Over the last decade, consumers have embraced the rising quality of personal loans fueled by smaller, more nimble technology.
Given the economic uncertainty around the pandemic, will that appetite fizzle out or burn well into the future?
To find out, we spoke with Scott Satov, Chief Executive Officer at Loans Canada.
He went over:
- Loan Canada’s part in the rise of personal loans
- How technology has shaped the personal loan market
- The present (and future) state of personal loans
Loans Canada’s part in the rise of the personal loan
Back in 2010, Scott and his partner bought a website with about 8,00 viewers per month called Mortgages Canada.
It was a place internet users could go to apply for — you guessed it — mortgage loans.
After about 2 years, they decided to switch verticals into personal loans.
And they immediately knew it was the right choice.
Demand was through the roof.
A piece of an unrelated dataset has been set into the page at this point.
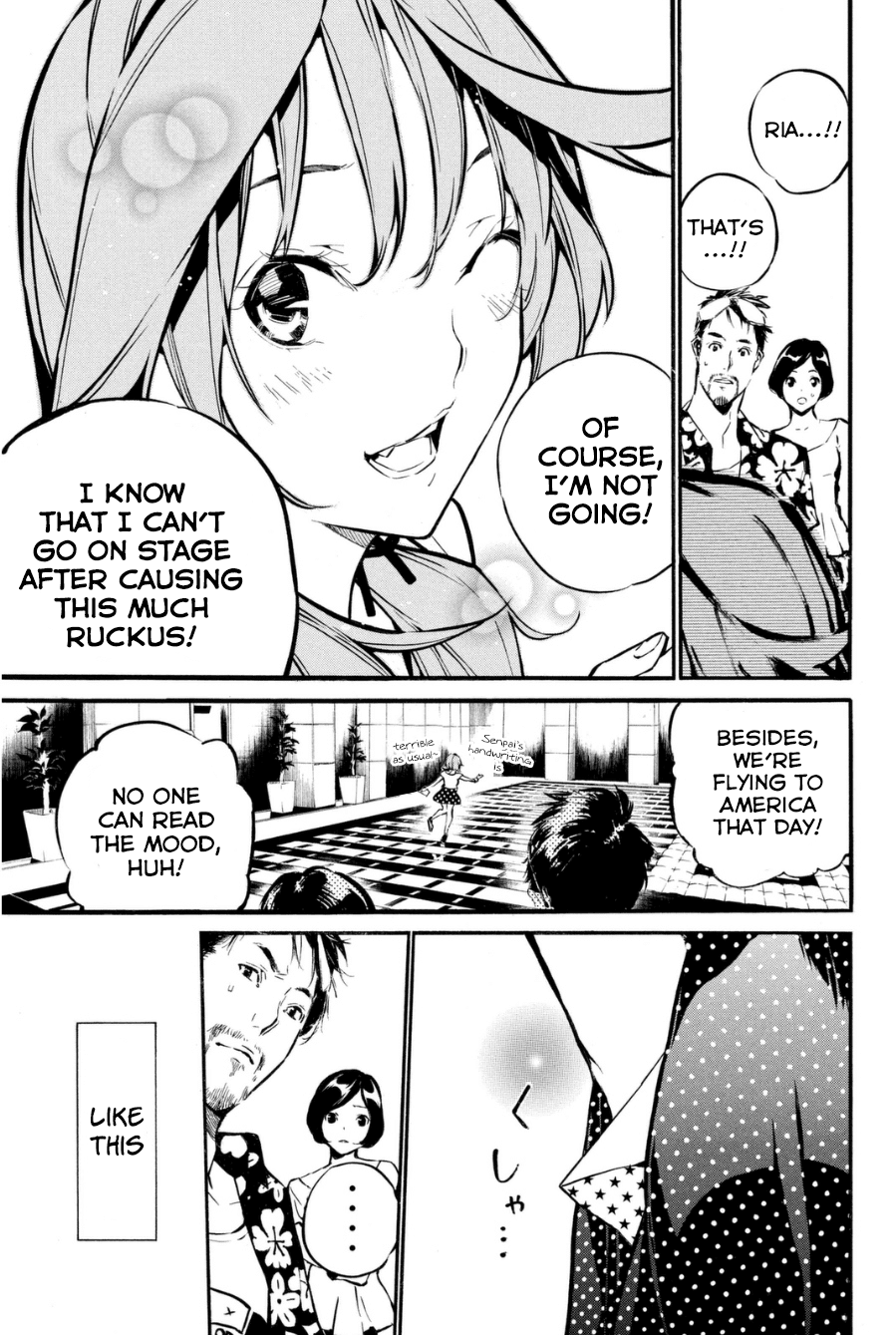 AKB49 - Renai Kinshi Jourei Chapter 198 page 8 - Chapter 198: Namida Surprise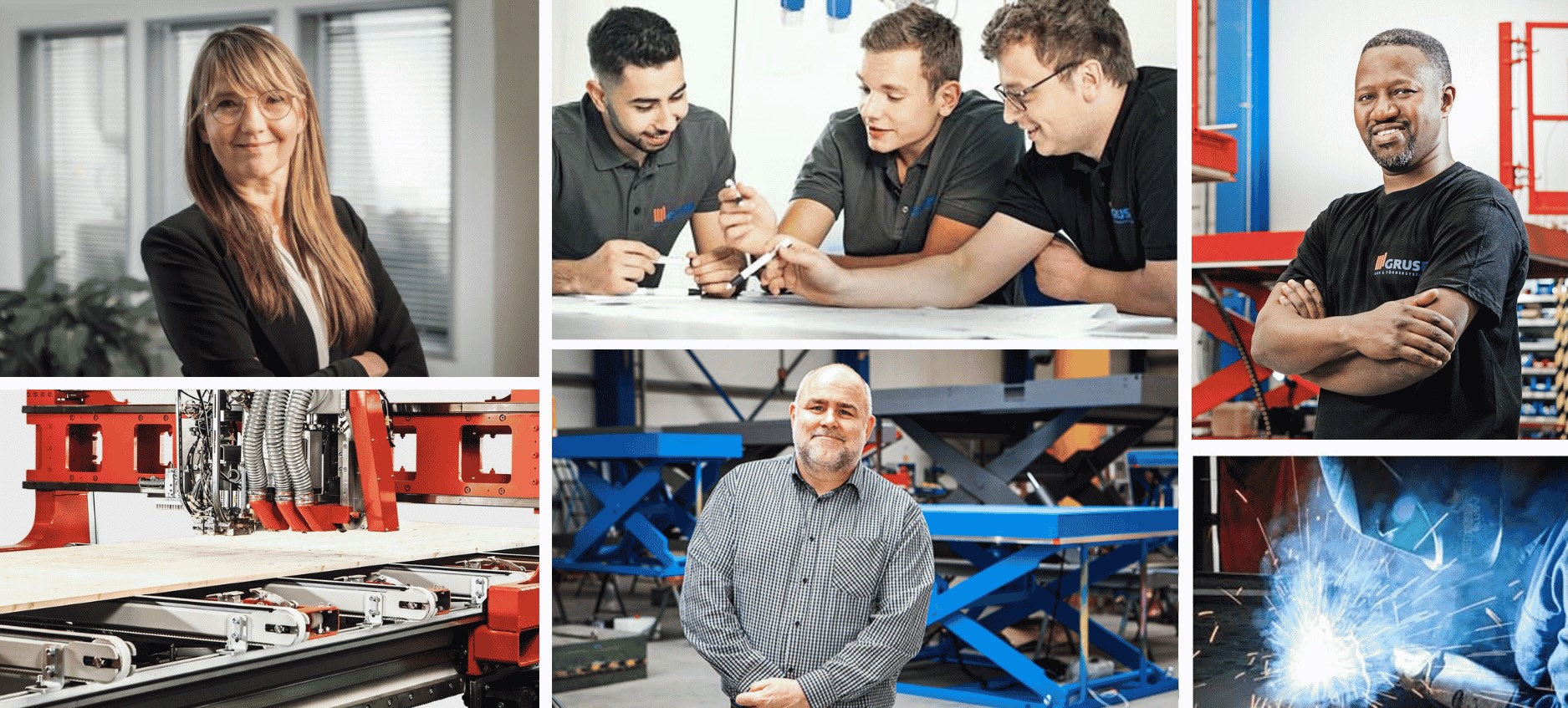 Gruse Mechanical Engineering Team and Projects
Applications were flowing in.
Everyone needed money, but they were the only ones doing it.
Loans Canada was the first real brand in Canada offering personal loans back in 2012.
“Really understanding the consumer and directing them down the right avenue is the short and narrow of it.” — Scott Satov
By 2016, they had so much volume and were dealing with so many partners that they realized it was a conflict of interests to issue loans and refer people to other institutions.
So they partnered with Capital One, which allowed them to ease off of the lending portfolio and devote themselves to marketing and providing the best user experience.
The company consistently grew at a rapid pace as personal loans exploded onto the market.
Technology giving users control
The reason for this boom is fairly straightforward.
If you think back to the dark ages of personal loans — before 2012, that is — the only options for most people were payday loans.
Those were loans up to $1500 with interest rates as high as 500%, which essentially were the least user-friendly option available. And, unfortunately, the only option available.
Eventually, the Canadian government realized these loans were basically a license to abuse subprime people, while technology started offering people viable alternatives.
This explosion has been fueled by other technologies that have risen in tandem.
There are companies that, with your permission, can pull your bank data so lenders can see your full history.
Your credit score can be verified instantly — something only giant banks could do before — by smaller, more nimble technology.
Companies can get ahold of that data, which provides more information about the consumer. They can confirm a user’s identity, match them with a client and adjudicate them near-instantaneously.
“Now people actually have control of their credit and trade profile, which they never really had before. It really shows you how the market’s changed so dramatically.” — Scott Satov
All of this adds up to newer companies like Loans Canada being able to provide far superior loan services to users who are much more in control of their financial situation than at any other time in history.
The present and future of personal loans
Many are worried that this democratization of finance may be under threat with current economic concerns surrounding COVID-19, however.
Back in March, when the crisis first went into full-swing, this fear seemed poised to come true.
People were losing their jobs and searching for government assistance over lenders for funds. Demand for credit plummeted.
Pair this with lenders losing their lending appetites fearing defaults with their existing portfolios, and the situation looked rather grim.
But the worst-case scenario never came to fruition.
Defaults didn’t go through the roof as many had feared. And while demand for credit hasn’t fully bounced back, it is gradually ticking upwards.
Looking to the future of personal loans, Scott is cautiously optimistic.
Witnessing current trends, Scott has noticed an increase in consumers blending various financial products and expects that to continue into the future.
The havoc this crisis has caused has permanently changed consumers and their spending habits. And, of course, when consumers aren’t spending as much money as they were, their demand for credit goes down.
He believes the markets will bounce back, but it will likely take a really long time because of this.
“I definitely see the need for personal loans going forward.” — Scott Satov
But he still expects growth in the sector to continue.
Lenders are getting smarter about how they lend, while consumers are getting smarter about using credit opportunities available to them only when they are in a position to pay them back.